Problem description: Continue the mailing-list thread below about adding skb hash info to the Open vSwitch upcall, starting right after its final line.

Page:

Re: [ovs-dev] [PATCH net-next] net: openvswitch: add hash info to upcall

2019-11-11 Thread Tonghao Zhang
On Mon, Nov 11, 2019 at 9:07 PM Simon Horman  wrote:
>
> On Sun, Nov 10, 2019 at 07:44:18PM +0800, xiangxia.m@gmail.com wrote:
> > From: Tonghao Zhang 
> >
> > When using the kernel datapath, the upcall don't
> > add skb hash info relatived. That will introduce
> > some problem, because the hash of skb is very
> > important (e.g. vxlan module uses it for udp src port,
> > tx queue selection on tx path.).
> >
> > For example, there will be one upcall, without information
> > skb hash, to ovs-vswitchd, for the first packet of one tcp
> > session. When kernel sents the tcp packets, the hash is
> > random for a tcp socket:
> >
> > tcp_v4_connect
> >   -> sk_set_txhash (is random)
> >
> > __tcp_transmit_skb
> >   -> skb_set_hash_from_sk
> >
> > Then the udp src port of first tcp packet is different
> > from rest packets. The topo is shown.
> >
> > $ ovs-vsctl add-br br-int
> > $ ovs-vsctl add-port br-int vxl0 -- \
> >   set Interface vxl0 type=vxlan options:key=100 
> > options:remote_ip=1.1.1.200
> >
> > $ __tap is internal type on host
> > $ or tap net device for VM/Dockers
> > $ ovs-vsctl add-port br-int __tap
> >
> > +---+  +-+
> > |   Docker/VMs  |  | ovs-vswitchd|
> > ++--+  +-+
> >  |   ^|
> >  |   ||
> >  |   |  upcallv recalculate packet hash
> >  | +-++--+
> >  |  tap netdev | |   vxlan modules
> >  +---> +-->  Open vSwitch ko   --+--->
> >internal type   | |
> >+-+
>
> I think I see the problem that you are trying to solve, but this approach
> feels wrong to me. In my view the HASH is transparent to components
> outside of the datapath (in this case the Open vSwitch ko box).
The hash affects the vxlan modules to select the udp src port and tx
queue selection.

> For one thing, with this change ovs-vswitchd can now supply any hash
> value it likes.
the patch for ovs-vswitchd is not sent for now, this patch will get
the hash from upcall
and sent it back to kernel.
> Is it not possible to fix things so that "recalculate packet hash"
> in fact recalculates the same hash value as was calculated before
> the upcall?
Hi, Simon
I don't get a better solution, because the hash calculated with
different way, for example
hash is random for tcp which may come from host or VMs, and hash may
is calculated in hw, software.

> >
> > Reported-at: 
> > https://mail.openvswitch.org/pipermail/ovs-dev/2019-October/364062.html
> > Signed-off-by: Tonghao Zhang 
> > ---
> >  include/uapi/linux/openvswitch.h |  2 ++
> >  net/openvswitch/datapath.c   | 31 ++-
> >  net/openvswitch/datapath.h   |  3 +++
> >  3 files changed, 35 insertions(+), 1 deletion(-)

Raw data:
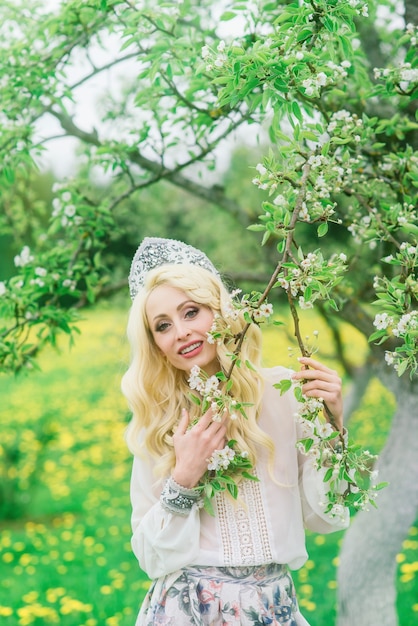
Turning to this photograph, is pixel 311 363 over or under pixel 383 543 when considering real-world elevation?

Answer for the task:
> >
> > diff --git a/include/uapi/linux/openvswitch.h 
> > b/include/uapi/linux/openvswitch.h
> > index 1887a451c388..1c58e019438e 100644
> > --- a/include/uapi/linux/openvswitch.h
> > +++ b/include/uapi/linux/openvswitch.h
> > @@ -170,6 +170,7 @@ enum ovs_packet_cmd {
> >   * output port is actually a tunnel port. Contains the output tunnel key
> >   * extracted from the packet as nested %OVS_TUNNEL_KEY_ATTR_* attributes.
> >   * @OVS_PACKET_ATTR_MRU: Present for an %OVS_PACKET_CMD_ACTION and
> > + * @OVS_PACKET_ATTR_HASH: Packet hash info (e.g. hash, sw_hash and l4_hash 
> > in skb)
> >   * @OVS_PACKET_ATTR_LEN: Packet size before truncation.
> >   * %OVS_PACKET_ATTR_USERSPACE action specify the Maximum received fragment
> >   * size.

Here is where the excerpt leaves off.